▶ _WHAT TO PRODUCE_
In the text on protein and health below, list every healthy protein source that the paragraph beginning "Research conducted at the Harvard Chan School" names as a replacement for red and processed red meat.

Research on Protein and Health

Available evidence indicates that it’s the source of protein (or, the protein “package”), rather than the amount of protein, that likely makes a difference for our health. You can explore the research related to each disease in the tabs below, but here’s the evidence-based takeaway: eating healthy protein sources like beans, nuts, fish, or poultry in place of red meat and processed meat can lower the risk of several diseases and premature death.

Research conducted at the Harvard Chan School of Public Health has found that eating even small amounts of red meat—especially processed red meat—on a regular basis is linked to an increased risk of heart disease and stroke, and the risk of dying from cardiovascular disease or any other cause. [4-6] Conversely, replacing red and processed red meat with healthy protein sources such as beans, soy foods, nuts, fish, or poultry seems to reduce these risks. One of the reasons why plant sources of protein are related to lower risk of cardiovascular disease compared to protein from red meat and dairy is because of the different types of fat in these protein packages. Plant-based protein sources are more unsaturated, which lowers LDL cholesterol—an established risk factor for heart disease. Also, plant sources contain no cholesterol. Other factors are likely to contribute to the lower risk, but this is a key factor.

  • One investigation followed 120,000 men and women in the Nurses’ Health Study and Health Professionals Follow-Up Study for more than two decades. For every additional 3-ounce serving of unprocessed red meat the study participants consumed each day, their risk of dying from cardiovascular disease increased by 13%. [5]
    • Processed red meat was even more strongly linked to dying from cardiovascular disease—and in smaller amounts: every additional 1.5 ounce serving of processed red meat consumed each day (equivalent to one hot dog or two strips of bacon) was linked to a 20% increase in the risk of cardiovascular disease death.
    • Cutting back on red meat could save lives: the researchers estimated that if all the men and women in the study had reduced their total red and processed red meat intake to less than half a serving a day, one in ten cardiovascular disease deaths would have been prevented.

[Data items]
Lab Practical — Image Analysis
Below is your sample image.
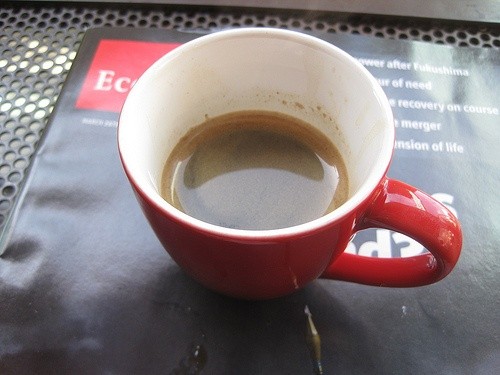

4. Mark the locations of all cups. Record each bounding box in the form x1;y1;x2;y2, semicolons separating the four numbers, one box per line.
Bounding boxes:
120;27;462;299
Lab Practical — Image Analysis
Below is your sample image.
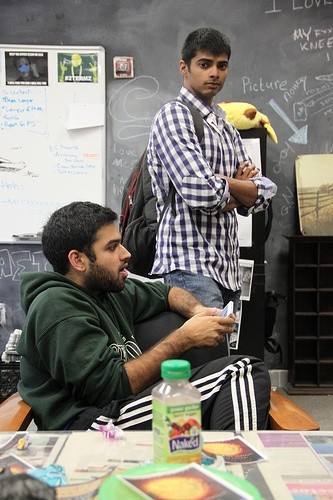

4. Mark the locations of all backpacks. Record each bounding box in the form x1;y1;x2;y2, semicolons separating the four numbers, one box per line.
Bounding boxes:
119;100;204;280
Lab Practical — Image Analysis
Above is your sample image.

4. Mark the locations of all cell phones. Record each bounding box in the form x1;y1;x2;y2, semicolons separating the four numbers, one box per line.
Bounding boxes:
217;301;234;317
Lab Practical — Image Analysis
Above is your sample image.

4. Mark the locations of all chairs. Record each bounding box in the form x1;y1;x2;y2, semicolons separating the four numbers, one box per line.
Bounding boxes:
0;271;320;430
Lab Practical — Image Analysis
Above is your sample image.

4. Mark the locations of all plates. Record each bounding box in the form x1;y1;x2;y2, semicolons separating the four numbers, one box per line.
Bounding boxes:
97;462;262;499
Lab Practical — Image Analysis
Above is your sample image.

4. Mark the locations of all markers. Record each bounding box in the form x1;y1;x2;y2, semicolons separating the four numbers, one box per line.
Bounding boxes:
12;233;40;239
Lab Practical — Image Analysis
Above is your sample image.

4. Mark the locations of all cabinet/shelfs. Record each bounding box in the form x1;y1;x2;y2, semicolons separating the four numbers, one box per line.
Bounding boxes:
285;236;333;397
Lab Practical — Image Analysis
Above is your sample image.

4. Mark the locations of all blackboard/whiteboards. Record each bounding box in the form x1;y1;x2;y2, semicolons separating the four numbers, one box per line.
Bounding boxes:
1;43;107;242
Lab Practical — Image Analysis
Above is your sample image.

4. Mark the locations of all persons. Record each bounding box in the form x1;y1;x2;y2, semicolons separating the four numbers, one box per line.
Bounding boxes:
13;56;45;81
17;202;271;431
146;29;278;309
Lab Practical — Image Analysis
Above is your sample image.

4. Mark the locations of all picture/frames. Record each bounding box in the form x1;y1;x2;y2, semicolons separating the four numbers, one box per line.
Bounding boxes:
3;52;49;87
56;52;99;84
233;129;268;266
112;55;134;81
292;152;333;238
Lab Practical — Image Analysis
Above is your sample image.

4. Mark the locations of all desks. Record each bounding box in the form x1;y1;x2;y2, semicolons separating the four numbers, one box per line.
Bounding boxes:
1;429;333;500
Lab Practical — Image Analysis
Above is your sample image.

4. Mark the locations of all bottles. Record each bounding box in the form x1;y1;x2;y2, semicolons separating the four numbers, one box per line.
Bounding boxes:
151;359;201;464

▶ _RESULT FOR THIS TASK_
beans, soy foods, nuts, fish, poultry